Stapled peptides are an application of olefin metathesis first demonstrated by Grubbs and Blackwell1 using o-allyl amino acids, and later improved upon by Verdine and coworkers2 using alpha-methyl substituted olefinic amino acids. The olefinic amino acids are installed at the i, i+4, or i, i+7 positions and a subsequent ring closing metathesis reaction tethers the two positions. We’ve covered this topic in the past, and there have been interesting developments in the field since then.
An appropriately designed stapled peptide can show better cell permeability and better resistance to proteolysis than their untethered counterparts, but deciding where to install the hydrocarbon staple is still relegated to trial and error. A recent paper by Walensky and Neuberg3 tackles the question of cellular uptake in a rigorous and quantitative manner. In order to systematically screen various parameters, such as staple position or point mutations in the peptide chain, a high-content fluorescence imaging and analysis method was utilized. The fluorescently tagged stapled peptides were visualized and quantified for their cellular uptake, and the data subjected to statistical analysis to determine the most important variables. They found that a middling level of helicity, 61-86%, and moderate hydrophobicity, as measured by HPLC retention time, are the key parameters in determining cellular uptake. Just like in the story of Goldilocks, the best peptides have neither not too much, nor too little of helicity and hydrophobicity.

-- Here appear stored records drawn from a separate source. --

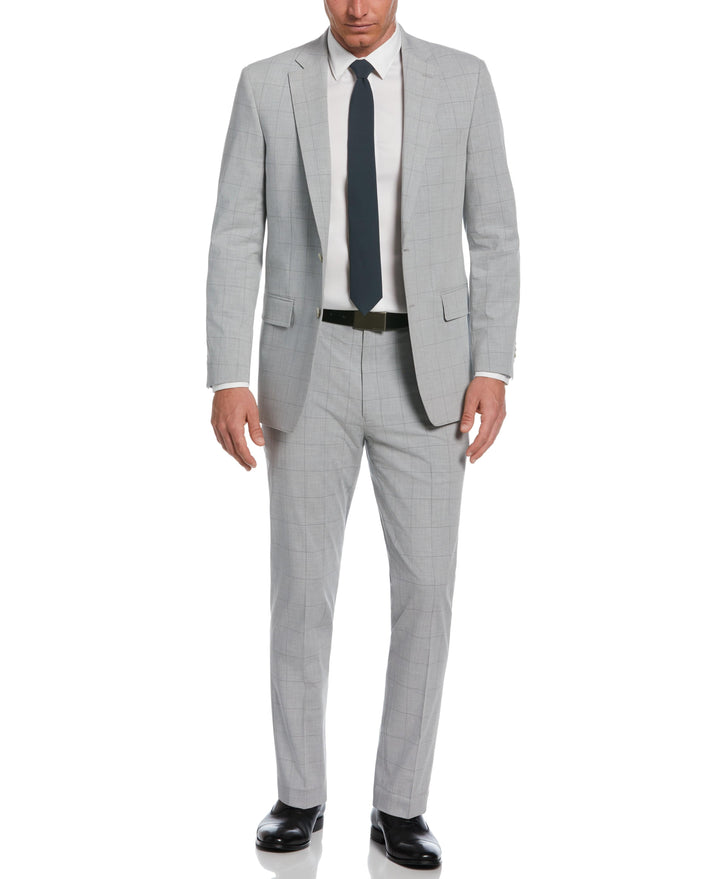 Light Grey Suit Sep Jacket (Light Grey) 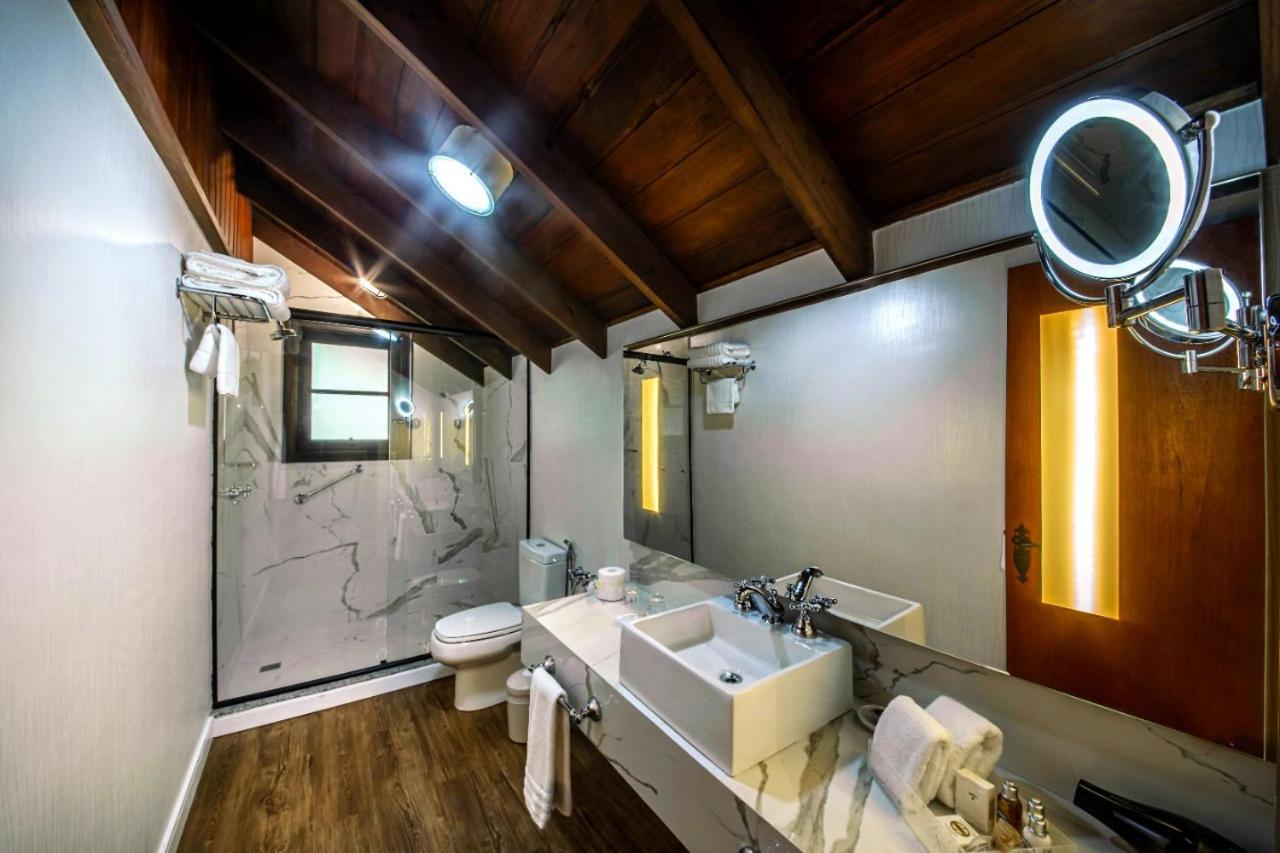 Hotel Casa Da Montanha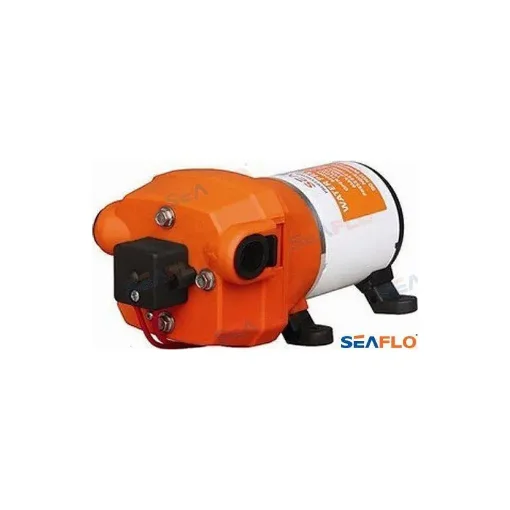 Seaflo - 12v Pressure Pump 12.5 L/M - SFDP103303541 product image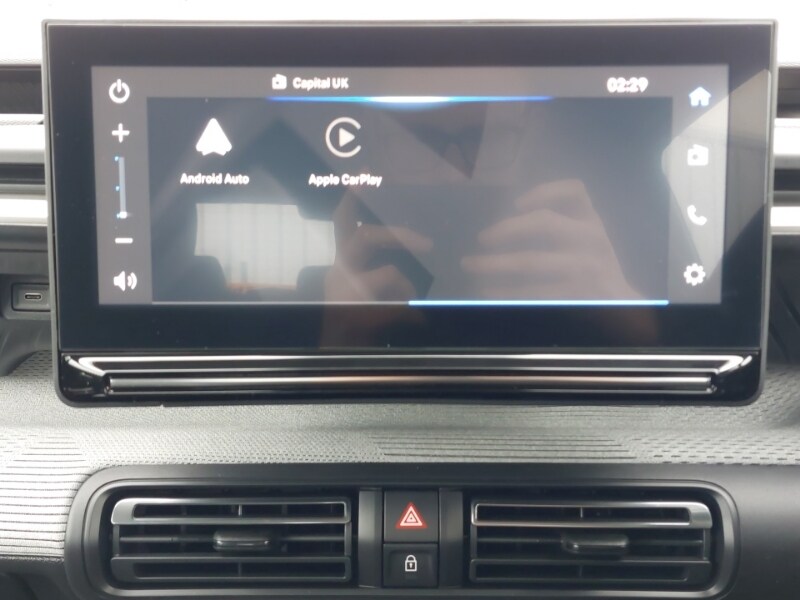 Used Citroen C3 2026 for sale - 77816750: Photo 10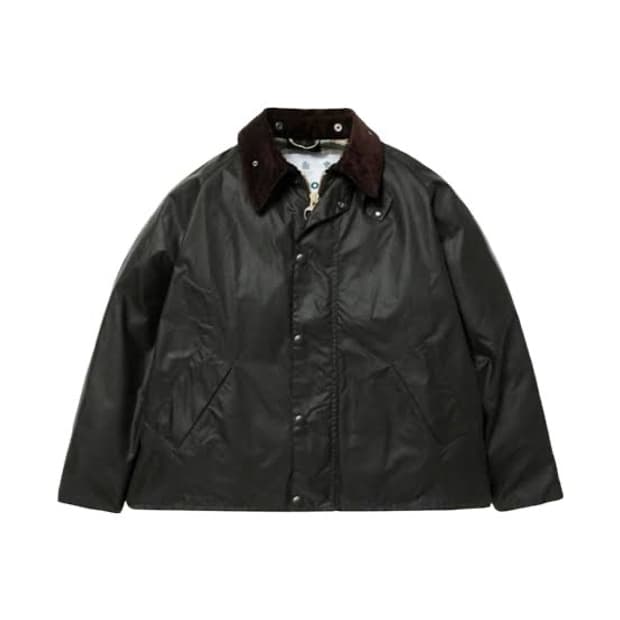 바버 트랜스포트 42 사이즈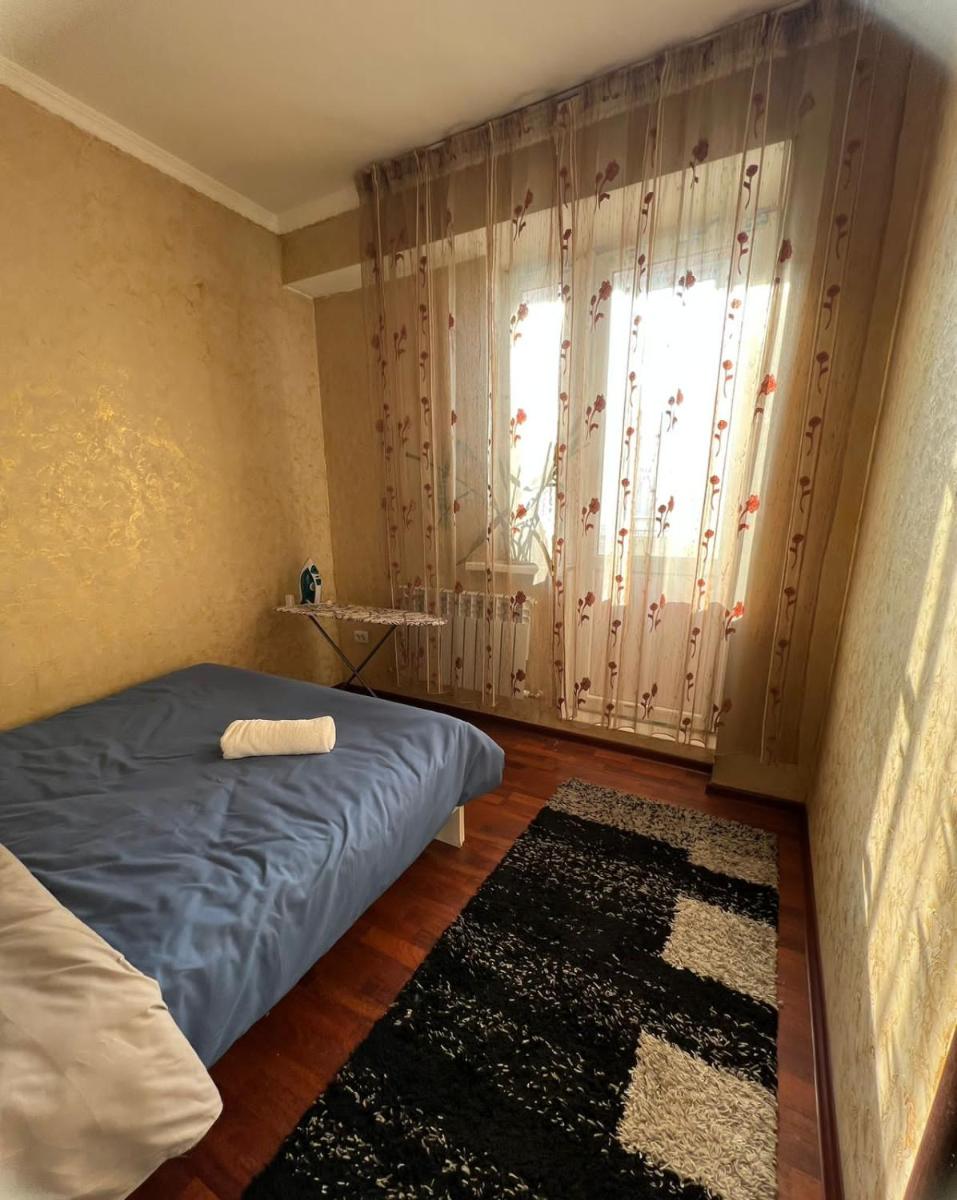 Marzhan Apartments - Housity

A very interesting point to me is what is not included in this publication. The synthetic methods for preparing the peptides and the subsequent ring closing metathesis are not covered in great detail! As this is a blog on olefin metathesis, I would be remiss not to point readers to details of how this chemistry is performed here.4 It is a testament to the robust nature of the ring closing reaction that preparation of these peptides is routine and allows the authors to focus on biological aspects of this field.
 Blackwell, H. E.; Grubbs, R. H. Angew. Chem., Int. Ed. 1998, 37, 3281.
 Schafmeister, C. E.; Po, J.; Verdine, G. L. J. Am. Chem. Soc. 2000, 122, 5891.
 Bird, G. H.; Mazzola, E.; Opoku-Nsiah, K.; Lammert, M. A.; Godes, M.; Neuberg, D. S.; Walensky, L. D. Nat. Chem. Biol. 2016, 12, 845.
 Kim, Y-W.; Grossmann, T. N.; Verdine, G. L. Nature Protocols. 2011, 6, 761.